◆ Input records:
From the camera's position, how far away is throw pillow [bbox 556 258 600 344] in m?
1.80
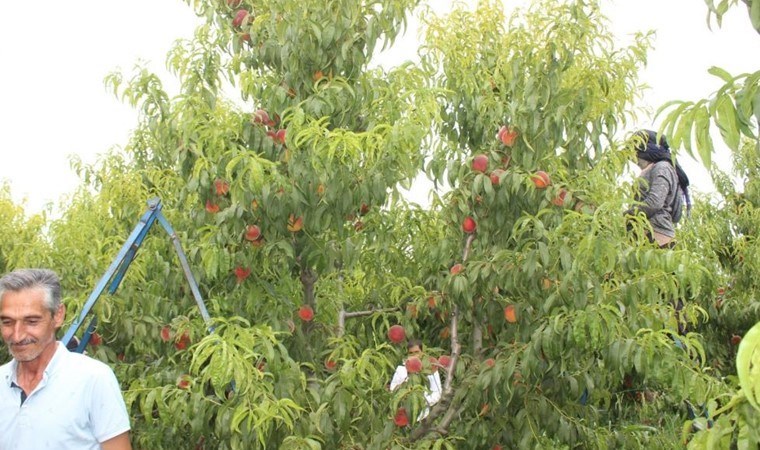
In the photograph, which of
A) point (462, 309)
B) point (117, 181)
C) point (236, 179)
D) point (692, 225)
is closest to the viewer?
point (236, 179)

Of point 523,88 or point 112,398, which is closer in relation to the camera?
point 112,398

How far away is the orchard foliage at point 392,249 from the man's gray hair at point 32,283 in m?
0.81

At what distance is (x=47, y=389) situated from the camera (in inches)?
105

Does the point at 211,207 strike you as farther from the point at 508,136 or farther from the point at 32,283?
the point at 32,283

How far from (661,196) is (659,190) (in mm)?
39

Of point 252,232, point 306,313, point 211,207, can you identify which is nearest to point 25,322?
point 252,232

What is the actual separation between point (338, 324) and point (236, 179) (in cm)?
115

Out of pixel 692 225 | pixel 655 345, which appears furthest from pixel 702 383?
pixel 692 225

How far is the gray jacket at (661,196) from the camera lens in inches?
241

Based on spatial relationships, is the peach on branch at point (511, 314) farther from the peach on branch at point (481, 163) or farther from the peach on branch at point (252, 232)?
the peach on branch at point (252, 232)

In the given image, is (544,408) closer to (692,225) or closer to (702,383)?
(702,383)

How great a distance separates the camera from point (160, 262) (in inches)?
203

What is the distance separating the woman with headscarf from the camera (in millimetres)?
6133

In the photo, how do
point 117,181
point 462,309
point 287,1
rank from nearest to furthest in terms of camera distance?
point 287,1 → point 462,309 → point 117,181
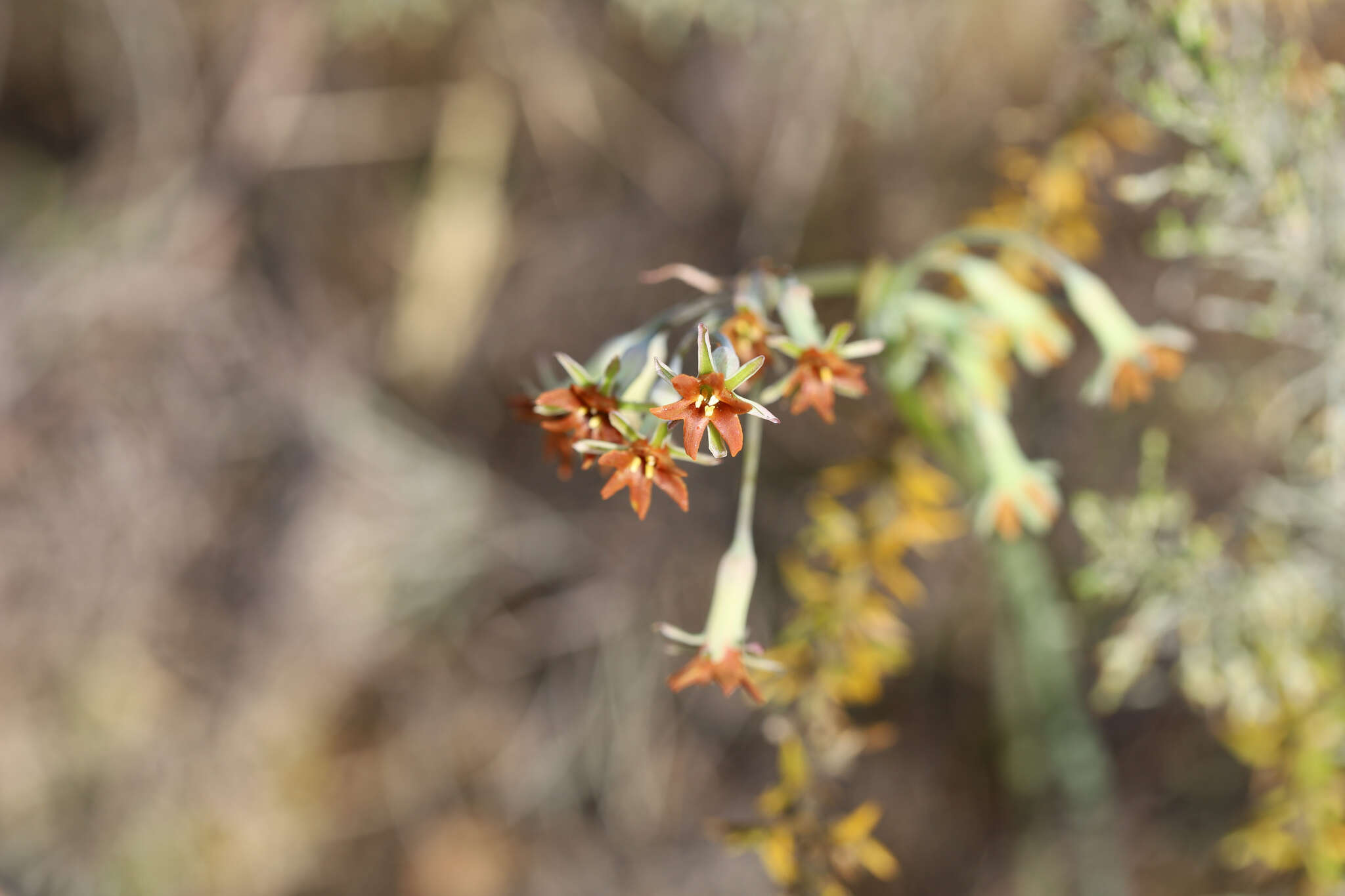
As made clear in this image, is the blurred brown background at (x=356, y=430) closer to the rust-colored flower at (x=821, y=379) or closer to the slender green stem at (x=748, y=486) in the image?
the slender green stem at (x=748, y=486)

---

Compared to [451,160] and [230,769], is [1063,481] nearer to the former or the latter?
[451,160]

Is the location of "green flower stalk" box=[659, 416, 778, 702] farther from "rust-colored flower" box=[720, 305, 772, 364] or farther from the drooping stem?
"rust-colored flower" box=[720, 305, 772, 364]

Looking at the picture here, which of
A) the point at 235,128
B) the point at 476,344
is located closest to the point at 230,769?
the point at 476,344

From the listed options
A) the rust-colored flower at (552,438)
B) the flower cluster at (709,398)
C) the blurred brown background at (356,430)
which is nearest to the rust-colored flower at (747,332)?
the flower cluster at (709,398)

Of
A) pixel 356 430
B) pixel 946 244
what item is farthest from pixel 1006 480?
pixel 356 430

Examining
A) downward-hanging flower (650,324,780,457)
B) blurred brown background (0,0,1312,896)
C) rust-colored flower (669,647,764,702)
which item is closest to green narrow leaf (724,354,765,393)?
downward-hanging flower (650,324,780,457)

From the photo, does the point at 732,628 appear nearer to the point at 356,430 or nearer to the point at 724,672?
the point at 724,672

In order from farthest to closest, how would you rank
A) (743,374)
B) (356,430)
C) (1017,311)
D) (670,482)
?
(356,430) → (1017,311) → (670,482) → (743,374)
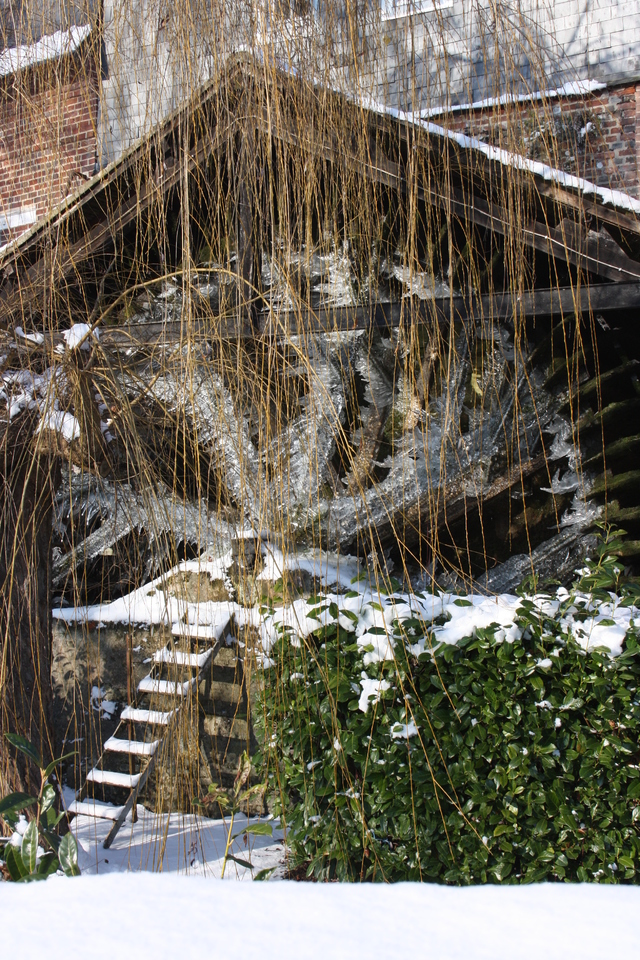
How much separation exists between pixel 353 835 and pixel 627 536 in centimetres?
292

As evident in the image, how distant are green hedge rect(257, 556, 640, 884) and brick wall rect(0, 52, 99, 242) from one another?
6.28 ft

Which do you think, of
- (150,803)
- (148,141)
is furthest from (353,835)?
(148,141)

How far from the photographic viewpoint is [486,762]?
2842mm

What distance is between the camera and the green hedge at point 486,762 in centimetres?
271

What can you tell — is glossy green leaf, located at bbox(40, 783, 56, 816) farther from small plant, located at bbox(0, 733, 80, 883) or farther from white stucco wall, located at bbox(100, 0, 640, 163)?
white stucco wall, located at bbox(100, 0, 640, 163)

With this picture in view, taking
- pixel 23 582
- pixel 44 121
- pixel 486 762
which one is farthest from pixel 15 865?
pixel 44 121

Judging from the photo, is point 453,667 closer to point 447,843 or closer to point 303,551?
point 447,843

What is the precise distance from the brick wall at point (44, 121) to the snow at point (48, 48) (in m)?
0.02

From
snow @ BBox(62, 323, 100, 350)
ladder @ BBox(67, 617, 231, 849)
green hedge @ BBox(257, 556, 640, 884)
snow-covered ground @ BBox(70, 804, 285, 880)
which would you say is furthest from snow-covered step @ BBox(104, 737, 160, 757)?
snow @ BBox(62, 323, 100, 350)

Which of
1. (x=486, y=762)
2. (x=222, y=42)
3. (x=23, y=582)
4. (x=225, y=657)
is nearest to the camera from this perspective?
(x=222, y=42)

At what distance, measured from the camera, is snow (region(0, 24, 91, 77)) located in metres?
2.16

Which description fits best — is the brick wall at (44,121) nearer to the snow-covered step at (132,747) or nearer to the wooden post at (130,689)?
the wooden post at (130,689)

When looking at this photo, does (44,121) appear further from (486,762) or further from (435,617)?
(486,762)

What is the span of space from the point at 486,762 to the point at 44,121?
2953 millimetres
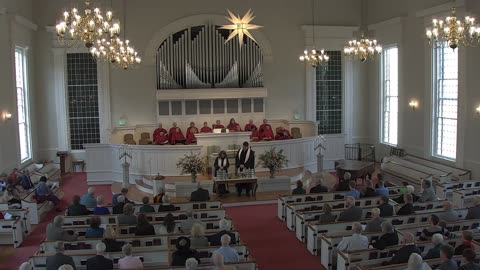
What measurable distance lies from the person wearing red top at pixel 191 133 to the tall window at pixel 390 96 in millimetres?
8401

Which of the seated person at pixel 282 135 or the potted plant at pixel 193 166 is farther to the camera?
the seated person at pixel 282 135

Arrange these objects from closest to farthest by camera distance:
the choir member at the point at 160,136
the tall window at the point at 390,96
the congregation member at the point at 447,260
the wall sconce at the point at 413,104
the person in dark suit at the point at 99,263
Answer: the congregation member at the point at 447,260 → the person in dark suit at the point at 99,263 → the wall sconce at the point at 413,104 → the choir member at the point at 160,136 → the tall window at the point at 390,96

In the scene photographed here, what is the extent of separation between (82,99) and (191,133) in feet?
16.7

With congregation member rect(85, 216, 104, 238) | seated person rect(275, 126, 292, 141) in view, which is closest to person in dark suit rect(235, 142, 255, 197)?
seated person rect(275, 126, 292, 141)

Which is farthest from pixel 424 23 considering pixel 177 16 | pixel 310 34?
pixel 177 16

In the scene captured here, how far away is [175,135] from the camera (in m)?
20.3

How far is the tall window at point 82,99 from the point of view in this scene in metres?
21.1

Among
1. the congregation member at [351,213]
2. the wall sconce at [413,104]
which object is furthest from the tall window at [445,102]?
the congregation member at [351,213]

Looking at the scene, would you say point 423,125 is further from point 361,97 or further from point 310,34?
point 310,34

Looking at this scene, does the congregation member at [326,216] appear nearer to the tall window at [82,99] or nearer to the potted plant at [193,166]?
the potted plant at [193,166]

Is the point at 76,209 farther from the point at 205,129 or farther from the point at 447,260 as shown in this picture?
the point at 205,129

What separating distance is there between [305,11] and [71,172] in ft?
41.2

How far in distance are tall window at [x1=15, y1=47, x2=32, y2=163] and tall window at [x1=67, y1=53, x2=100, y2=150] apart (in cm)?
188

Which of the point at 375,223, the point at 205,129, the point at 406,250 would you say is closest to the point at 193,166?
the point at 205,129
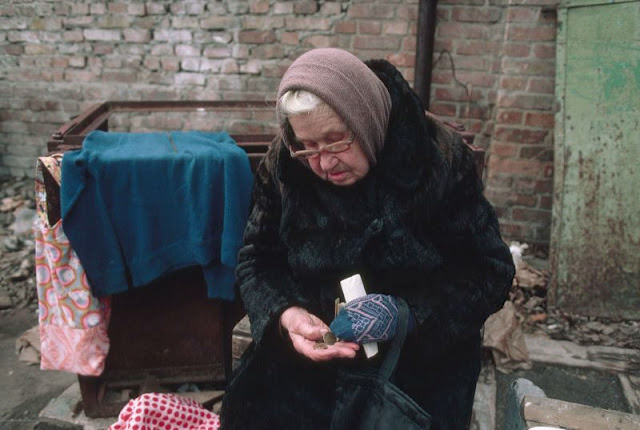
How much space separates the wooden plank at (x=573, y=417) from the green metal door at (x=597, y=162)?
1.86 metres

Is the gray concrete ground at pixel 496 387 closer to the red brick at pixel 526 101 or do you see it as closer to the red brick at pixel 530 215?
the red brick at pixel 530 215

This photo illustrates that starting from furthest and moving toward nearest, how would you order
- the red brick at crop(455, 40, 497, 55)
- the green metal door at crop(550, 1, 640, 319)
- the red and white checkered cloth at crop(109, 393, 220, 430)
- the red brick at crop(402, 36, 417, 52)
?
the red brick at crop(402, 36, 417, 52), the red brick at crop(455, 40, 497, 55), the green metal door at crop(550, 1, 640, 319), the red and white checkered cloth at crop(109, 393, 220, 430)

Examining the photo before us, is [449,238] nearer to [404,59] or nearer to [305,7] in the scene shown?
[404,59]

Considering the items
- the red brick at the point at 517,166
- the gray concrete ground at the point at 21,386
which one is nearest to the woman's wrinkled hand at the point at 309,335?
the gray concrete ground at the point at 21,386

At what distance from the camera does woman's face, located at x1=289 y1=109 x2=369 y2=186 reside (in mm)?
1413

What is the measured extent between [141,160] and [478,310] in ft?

◆ The problem: Rewrite the records starting at the line containing "This photo illustrates" and ending at the line containing "the red brick at crop(402, 36, 417, 52), the". Switch "furthest" to "farthest", keep everything else the same, and return only those lines.

◆ Task solution:
This photo illustrates that starting from farthest and moving toward nearest, how would you order
- the red brick at crop(455, 40, 497, 55)
- the green metal door at crop(550, 1, 640, 319)
- the red and white checkered cloth at crop(109, 393, 220, 430)
- the red brick at crop(402, 36, 417, 52)
?
the red brick at crop(402, 36, 417, 52), the red brick at crop(455, 40, 497, 55), the green metal door at crop(550, 1, 640, 319), the red and white checkered cloth at crop(109, 393, 220, 430)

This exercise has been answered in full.